To dodge the penalty, hospitals put the patient under “observation.” It’s just a word on the chart. The patient may get the same tests and be put in the same room as if he had been admitted.
But unless he stays at least two nights, the hospital won’t bill Medicare for a stay; and the patient gets clobbered with the cost. Many seniors don’t even know they were under observation until they get the bill.
So much for HHS boasting about the drop in readmissions. HHS officials fail to mention that this coincides with a rise in elderly patients placed under “observation status.” It’s a hospital billing trick, and a dirty one for seniors.
Penalizing readmissions, which started in 2013, is one of the law’s tricks to reduce Medicare spending, never mind the impact on seniors. Cuts in future Medicare spending pay for more than half the law’s cost – robbing Grandma to fund health-care coverage for other groups.
It’s true that some readmissions are unnecessary and can be avoided if patients follow up with their doctors and take their meds after leaving the hospital. Low-income patients are less likely to do that, and hospitals caring for the poor are getting whacked hardest by ObamaCare’s readmission penalty.
The Obama administration plans to expand the readmissions penalties in 2015 to apply to many more conditions. It’s no wonder medical experts are protesting.
Dr. Ashish Jha, a professor at the Harvard School of Public Health, says it’s bogus to equate declining readmissions with quality. Many top academic hospitals have high readmission rates because their patients have serious illnesses and complications needing repeated stays.

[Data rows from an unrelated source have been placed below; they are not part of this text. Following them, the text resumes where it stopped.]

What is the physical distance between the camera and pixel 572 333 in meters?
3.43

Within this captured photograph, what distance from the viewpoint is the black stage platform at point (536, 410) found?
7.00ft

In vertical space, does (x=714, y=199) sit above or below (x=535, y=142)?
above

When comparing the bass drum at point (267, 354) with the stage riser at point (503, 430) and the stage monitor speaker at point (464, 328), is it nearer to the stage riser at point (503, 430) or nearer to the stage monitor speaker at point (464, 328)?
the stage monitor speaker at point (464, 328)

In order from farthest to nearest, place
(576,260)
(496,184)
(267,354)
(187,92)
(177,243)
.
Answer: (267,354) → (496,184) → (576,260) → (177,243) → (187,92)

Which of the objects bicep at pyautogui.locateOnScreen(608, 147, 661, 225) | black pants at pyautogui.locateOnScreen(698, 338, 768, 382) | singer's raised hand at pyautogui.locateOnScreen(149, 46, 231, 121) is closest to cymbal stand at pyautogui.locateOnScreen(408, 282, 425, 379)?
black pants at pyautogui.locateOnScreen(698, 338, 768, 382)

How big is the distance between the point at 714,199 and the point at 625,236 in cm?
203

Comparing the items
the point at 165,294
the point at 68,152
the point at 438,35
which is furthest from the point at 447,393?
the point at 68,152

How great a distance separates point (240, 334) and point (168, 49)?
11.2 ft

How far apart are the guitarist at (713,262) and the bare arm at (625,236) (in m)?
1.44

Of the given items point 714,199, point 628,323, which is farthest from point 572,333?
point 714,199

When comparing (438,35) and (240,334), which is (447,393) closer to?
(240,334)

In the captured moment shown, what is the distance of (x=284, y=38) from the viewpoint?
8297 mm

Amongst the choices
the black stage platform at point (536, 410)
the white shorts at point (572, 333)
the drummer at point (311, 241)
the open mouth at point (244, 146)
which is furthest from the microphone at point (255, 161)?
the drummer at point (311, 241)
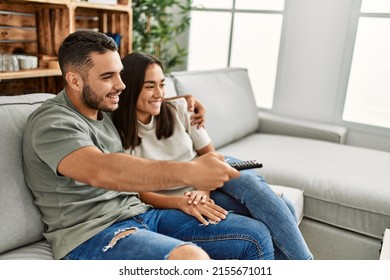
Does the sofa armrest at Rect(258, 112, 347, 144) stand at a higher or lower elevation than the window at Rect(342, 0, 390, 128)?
lower

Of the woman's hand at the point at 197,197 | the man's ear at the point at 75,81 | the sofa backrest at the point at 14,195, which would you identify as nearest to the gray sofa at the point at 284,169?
the sofa backrest at the point at 14,195

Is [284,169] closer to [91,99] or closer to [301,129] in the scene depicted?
[301,129]

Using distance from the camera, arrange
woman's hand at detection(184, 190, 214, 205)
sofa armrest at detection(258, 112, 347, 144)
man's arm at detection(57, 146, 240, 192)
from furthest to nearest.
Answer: sofa armrest at detection(258, 112, 347, 144), woman's hand at detection(184, 190, 214, 205), man's arm at detection(57, 146, 240, 192)

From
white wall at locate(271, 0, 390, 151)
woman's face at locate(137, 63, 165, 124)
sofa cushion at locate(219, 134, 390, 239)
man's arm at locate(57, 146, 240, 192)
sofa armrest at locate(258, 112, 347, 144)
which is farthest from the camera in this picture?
white wall at locate(271, 0, 390, 151)

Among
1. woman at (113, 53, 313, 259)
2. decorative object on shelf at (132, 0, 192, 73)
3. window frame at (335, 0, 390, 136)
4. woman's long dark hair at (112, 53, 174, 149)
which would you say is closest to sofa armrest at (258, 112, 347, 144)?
window frame at (335, 0, 390, 136)

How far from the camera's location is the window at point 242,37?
2.77m

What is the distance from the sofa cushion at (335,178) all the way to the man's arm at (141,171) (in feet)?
3.18

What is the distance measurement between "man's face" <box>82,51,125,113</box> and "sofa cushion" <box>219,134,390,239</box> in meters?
0.96

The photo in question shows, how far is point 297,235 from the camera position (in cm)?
122

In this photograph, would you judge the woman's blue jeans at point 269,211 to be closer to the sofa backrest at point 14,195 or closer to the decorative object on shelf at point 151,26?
the sofa backrest at point 14,195

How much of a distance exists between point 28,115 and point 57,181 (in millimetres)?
266

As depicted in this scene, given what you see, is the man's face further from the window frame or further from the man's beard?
the window frame

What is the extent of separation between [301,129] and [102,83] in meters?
1.60

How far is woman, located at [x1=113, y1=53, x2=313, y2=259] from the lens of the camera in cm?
120
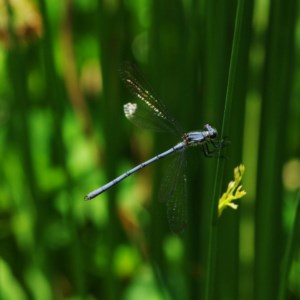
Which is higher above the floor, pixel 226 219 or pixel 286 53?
pixel 286 53

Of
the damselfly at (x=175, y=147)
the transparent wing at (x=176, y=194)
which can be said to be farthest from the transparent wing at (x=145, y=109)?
the transparent wing at (x=176, y=194)

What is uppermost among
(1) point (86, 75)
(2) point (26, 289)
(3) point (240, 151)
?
(3) point (240, 151)

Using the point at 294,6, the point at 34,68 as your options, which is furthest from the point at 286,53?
the point at 34,68

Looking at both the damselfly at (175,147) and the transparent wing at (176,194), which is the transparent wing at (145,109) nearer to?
the damselfly at (175,147)

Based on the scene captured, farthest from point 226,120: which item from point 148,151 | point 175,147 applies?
point 148,151

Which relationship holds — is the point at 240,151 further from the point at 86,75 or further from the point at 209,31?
the point at 86,75

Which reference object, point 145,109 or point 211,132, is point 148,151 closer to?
point 145,109

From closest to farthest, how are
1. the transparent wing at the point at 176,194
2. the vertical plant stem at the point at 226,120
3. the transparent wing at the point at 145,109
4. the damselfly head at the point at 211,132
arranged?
the vertical plant stem at the point at 226,120 < the transparent wing at the point at 176,194 < the damselfly head at the point at 211,132 < the transparent wing at the point at 145,109
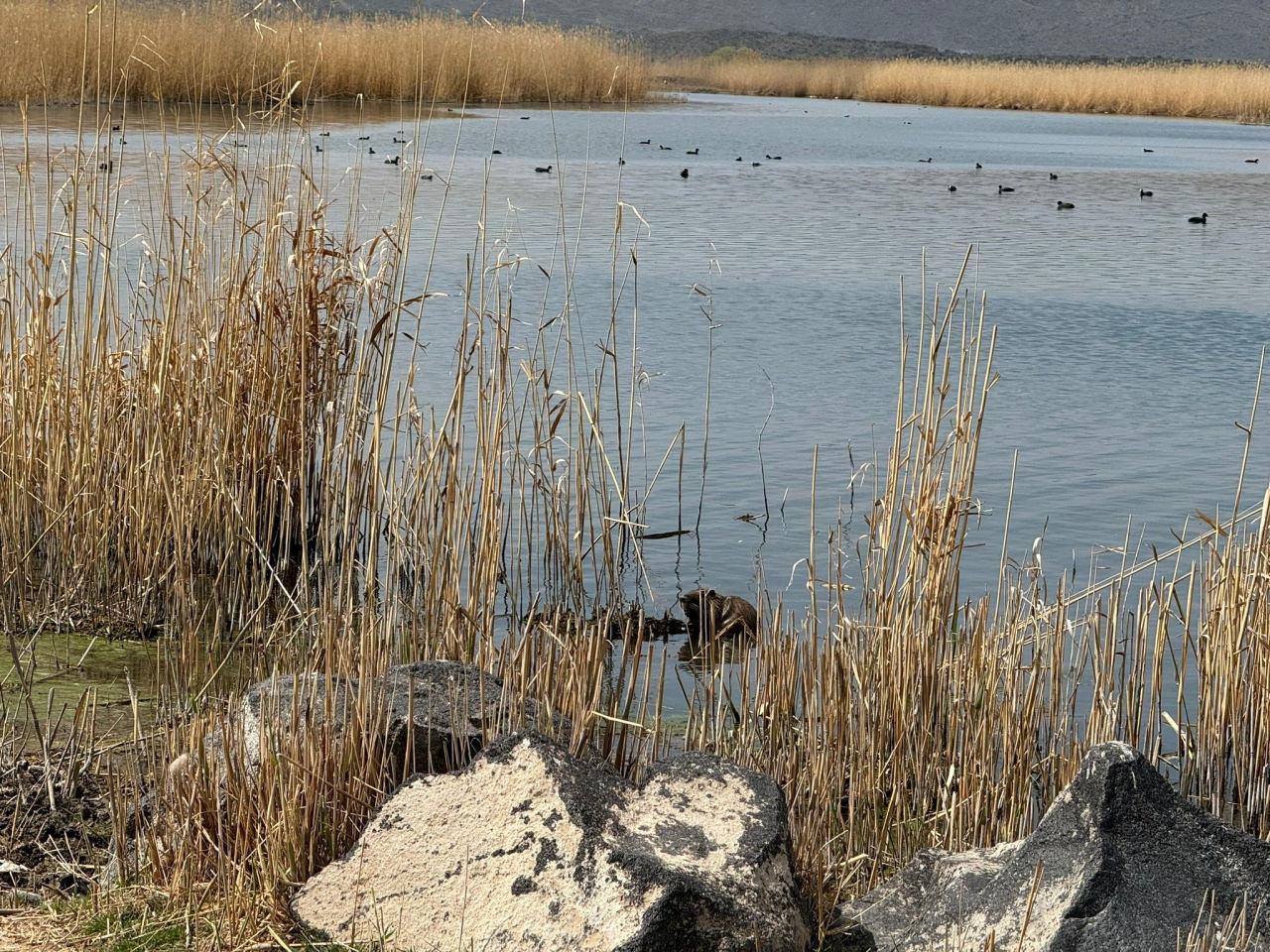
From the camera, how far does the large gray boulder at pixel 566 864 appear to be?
2242 millimetres

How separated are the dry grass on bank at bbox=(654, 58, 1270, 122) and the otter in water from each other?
2897cm

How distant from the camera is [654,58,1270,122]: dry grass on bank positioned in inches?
1204

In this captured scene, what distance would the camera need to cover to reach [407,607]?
3.43m

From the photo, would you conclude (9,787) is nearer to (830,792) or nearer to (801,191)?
(830,792)

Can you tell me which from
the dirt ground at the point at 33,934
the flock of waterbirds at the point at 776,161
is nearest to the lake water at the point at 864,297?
the flock of waterbirds at the point at 776,161

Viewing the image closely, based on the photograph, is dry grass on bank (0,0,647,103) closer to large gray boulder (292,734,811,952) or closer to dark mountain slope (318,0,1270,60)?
large gray boulder (292,734,811,952)

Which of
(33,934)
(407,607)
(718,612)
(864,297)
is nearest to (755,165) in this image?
(864,297)

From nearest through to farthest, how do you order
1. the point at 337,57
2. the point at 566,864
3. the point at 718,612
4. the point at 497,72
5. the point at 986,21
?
the point at 566,864 → the point at 718,612 → the point at 337,57 → the point at 497,72 → the point at 986,21

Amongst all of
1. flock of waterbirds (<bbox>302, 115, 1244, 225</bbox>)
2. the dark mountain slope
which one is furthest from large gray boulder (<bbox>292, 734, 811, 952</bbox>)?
the dark mountain slope

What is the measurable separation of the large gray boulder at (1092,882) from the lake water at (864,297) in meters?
2.02

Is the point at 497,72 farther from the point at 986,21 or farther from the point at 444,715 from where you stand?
the point at 986,21

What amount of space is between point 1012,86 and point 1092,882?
114 feet

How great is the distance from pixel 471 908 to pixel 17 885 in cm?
88

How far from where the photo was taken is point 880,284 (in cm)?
957
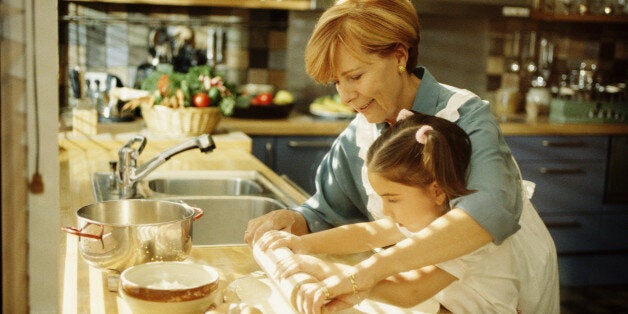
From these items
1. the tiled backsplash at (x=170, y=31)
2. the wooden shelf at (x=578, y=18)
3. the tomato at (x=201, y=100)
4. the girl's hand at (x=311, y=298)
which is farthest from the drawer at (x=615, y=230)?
the girl's hand at (x=311, y=298)

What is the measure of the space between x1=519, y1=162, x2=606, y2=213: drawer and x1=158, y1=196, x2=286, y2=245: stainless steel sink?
6.91 feet

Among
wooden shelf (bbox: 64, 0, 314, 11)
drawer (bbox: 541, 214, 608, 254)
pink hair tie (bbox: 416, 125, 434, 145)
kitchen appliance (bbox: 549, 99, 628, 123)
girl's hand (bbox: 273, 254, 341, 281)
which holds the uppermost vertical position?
wooden shelf (bbox: 64, 0, 314, 11)

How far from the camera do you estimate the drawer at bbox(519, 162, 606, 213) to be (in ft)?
13.0

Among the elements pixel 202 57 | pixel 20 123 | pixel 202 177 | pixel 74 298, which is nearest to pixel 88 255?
pixel 74 298

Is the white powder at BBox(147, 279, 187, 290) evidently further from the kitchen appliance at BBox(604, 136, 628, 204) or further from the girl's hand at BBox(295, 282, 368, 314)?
the kitchen appliance at BBox(604, 136, 628, 204)

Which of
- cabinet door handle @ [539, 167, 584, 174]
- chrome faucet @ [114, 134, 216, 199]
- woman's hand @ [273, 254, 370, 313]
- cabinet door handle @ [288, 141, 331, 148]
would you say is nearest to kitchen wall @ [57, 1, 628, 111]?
cabinet door handle @ [288, 141, 331, 148]

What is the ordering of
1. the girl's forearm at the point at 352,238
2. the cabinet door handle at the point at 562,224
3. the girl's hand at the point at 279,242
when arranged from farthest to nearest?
the cabinet door handle at the point at 562,224 → the girl's forearm at the point at 352,238 → the girl's hand at the point at 279,242

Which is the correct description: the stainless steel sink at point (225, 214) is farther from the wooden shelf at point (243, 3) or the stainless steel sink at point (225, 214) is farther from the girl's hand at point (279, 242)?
the wooden shelf at point (243, 3)

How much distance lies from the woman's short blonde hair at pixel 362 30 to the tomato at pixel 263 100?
231cm

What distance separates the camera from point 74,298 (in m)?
1.25

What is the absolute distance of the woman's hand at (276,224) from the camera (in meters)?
1.56

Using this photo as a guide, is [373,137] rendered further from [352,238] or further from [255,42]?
[255,42]

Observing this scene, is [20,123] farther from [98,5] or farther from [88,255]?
[98,5]

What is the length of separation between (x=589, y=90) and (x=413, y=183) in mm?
3410
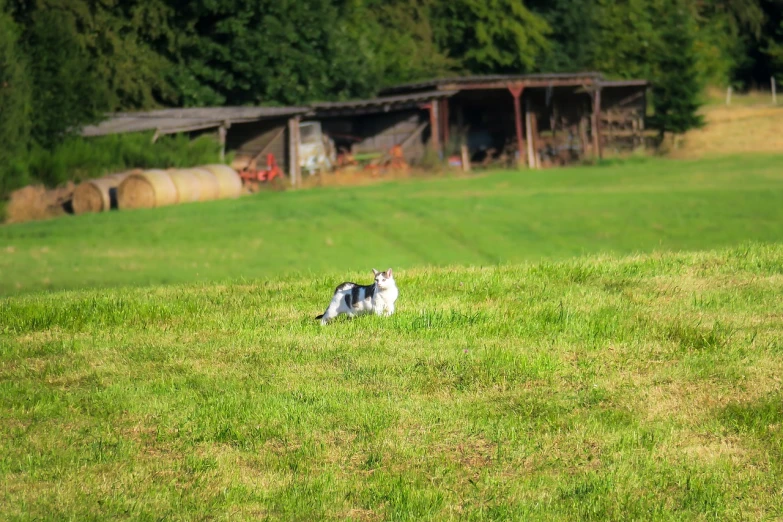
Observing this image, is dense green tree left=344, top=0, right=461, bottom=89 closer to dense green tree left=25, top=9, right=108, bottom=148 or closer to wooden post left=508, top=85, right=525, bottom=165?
wooden post left=508, top=85, right=525, bottom=165

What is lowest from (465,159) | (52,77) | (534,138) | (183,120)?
(465,159)

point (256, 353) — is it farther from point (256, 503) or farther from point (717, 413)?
point (717, 413)

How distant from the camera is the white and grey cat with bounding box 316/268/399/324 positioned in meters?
9.50

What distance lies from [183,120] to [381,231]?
635 inches

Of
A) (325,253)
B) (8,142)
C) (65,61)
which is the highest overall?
(65,61)

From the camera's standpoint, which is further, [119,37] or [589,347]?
[119,37]

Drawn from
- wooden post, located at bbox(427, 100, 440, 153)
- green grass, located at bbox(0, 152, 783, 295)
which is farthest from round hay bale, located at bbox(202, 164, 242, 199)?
wooden post, located at bbox(427, 100, 440, 153)

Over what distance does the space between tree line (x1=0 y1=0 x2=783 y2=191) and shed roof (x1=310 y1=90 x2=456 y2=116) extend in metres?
8.04

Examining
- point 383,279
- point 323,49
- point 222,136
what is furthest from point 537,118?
point 383,279

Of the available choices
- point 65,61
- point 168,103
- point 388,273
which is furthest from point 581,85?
point 388,273

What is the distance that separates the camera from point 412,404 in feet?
24.1

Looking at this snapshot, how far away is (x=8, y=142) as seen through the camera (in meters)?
32.2

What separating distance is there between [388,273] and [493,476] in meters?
3.41

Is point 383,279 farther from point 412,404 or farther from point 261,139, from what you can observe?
point 261,139
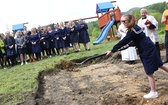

Jha says the gold standard for measuring a hospital’s quality is how many patients survive a specific disease, such as pneumonia or congestive heart failure. Dr. Bruce Lytie, chairman of the Cleveland Clinic’s heart and vascular programs, also warns not to trust claims that lowering admissions improves quality.
Don’t trust ObamaCare’s definition of “value,” either. Everyone wants value, but ObamaCare defines it in a way that produces the opposite: dangerously skimpy care for seniors.